I could go on but I feel this is enough for now. I will say that opposing to the conventional beekeeping stands Natural Beekeeping where bees are largely let do their thing, naturally.


  1. It's funny you should mention brood break. This is only about the second time I've read about it and it's very possible that the first time was here also. :-) I've gone to the county bee meetings where they talk about inspecting your hive often so you can make sure the queen is laying. If she isn't, then replace her. I've heard the club 'heavies' say you've GOT to keep that queen laying...then they talk about how often they replace queens to get maximum honey production. The Master Beekeeper program also never mentioned brood break. So I'm very glad you are writing about it. I don't replace queens...I like the idea that the bees can take a little break in brood care.
    A more controversial question is this...if the bees build combs that are not straight, is it our responsibility to make them straight? This is one beef I have with the TBH. When I built my first hive it was a Kenyan top bar hive. My mentor says you've got to inspect at least every 21 days, preferably every 14 days so you can keep that comb straight. But that means interrupting them a lot. I decided to go to Warre hives so you don't have to cut the combs apart if they get cross-combed. Some people say the bees build comb so get the air moving the right way. I don't know about that, but what if there was something to it? Maybe we wouldn't have so many moisture problems. On the down side, the inspectors need to inspect, and they want to pull frames out. I don't have any answer to that...but the bee hives in trees don't get inspected so they don't necessarily have straight comb and they seem to survive for years.

    1. Hives with a top entrance have no moisture issues hence me drilling one 30 mm top entrance hole on all my hives.

      Many treatment free beeks have streight comb and good results so im not sure if that is very important. It may be.

      Brood Break will be my main "treatment" method for Varroa "control" coupled with natural comb which has various cell size. I will also try not to space top bars and let bees decide how large the brood nest will be.

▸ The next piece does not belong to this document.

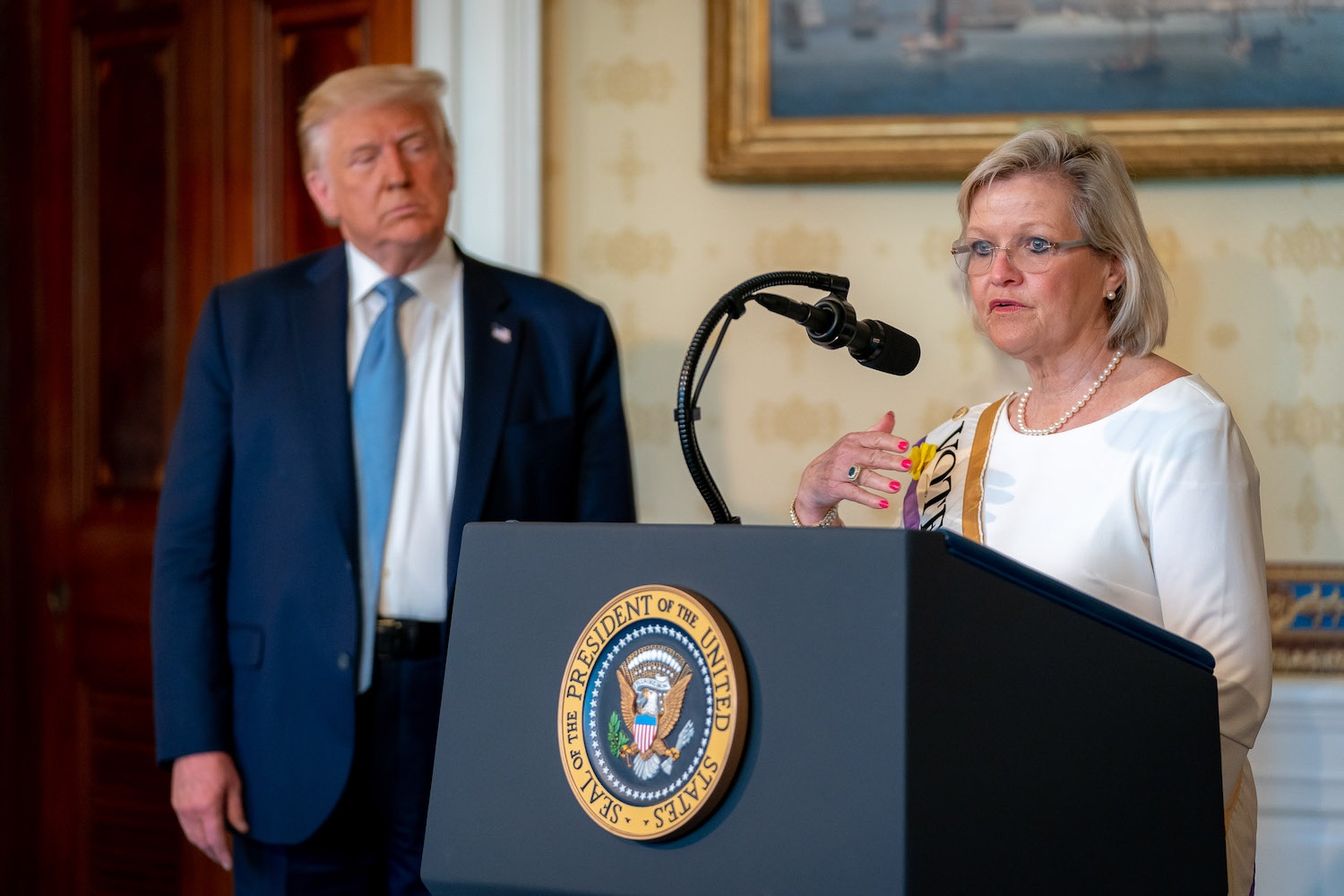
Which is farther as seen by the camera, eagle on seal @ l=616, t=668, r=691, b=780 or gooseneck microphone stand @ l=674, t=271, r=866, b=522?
gooseneck microphone stand @ l=674, t=271, r=866, b=522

      I am turning towards short 10 top barsTBHs which is in the 40 litres range. I will place one shallow super on top and see if bees can fill that for my use and still fill up the main hive body for winter. Will test and see

    2. I agree with what you wrote about the current practices. I can't make much sense of it - recycling comb, wax foundation, poisons, etc. Here in the USA, they are planning to introduce a form of agent orange since roundup isn't killing the superweeds anymore... it may even be in use already. Just insane...

      Did you try both top and bottom entrances and see what the bees preferred? I've been thinking about doing that on my hives, but I usually decide against putting any more holes in the hives. I think I would try it if I noticed any mold or excess moisture inside the hives. So far, they seem fine.

      I've been harvesting honey in the spring instead of the fall since I feel better not trying to guess how much honey they will need over the winter.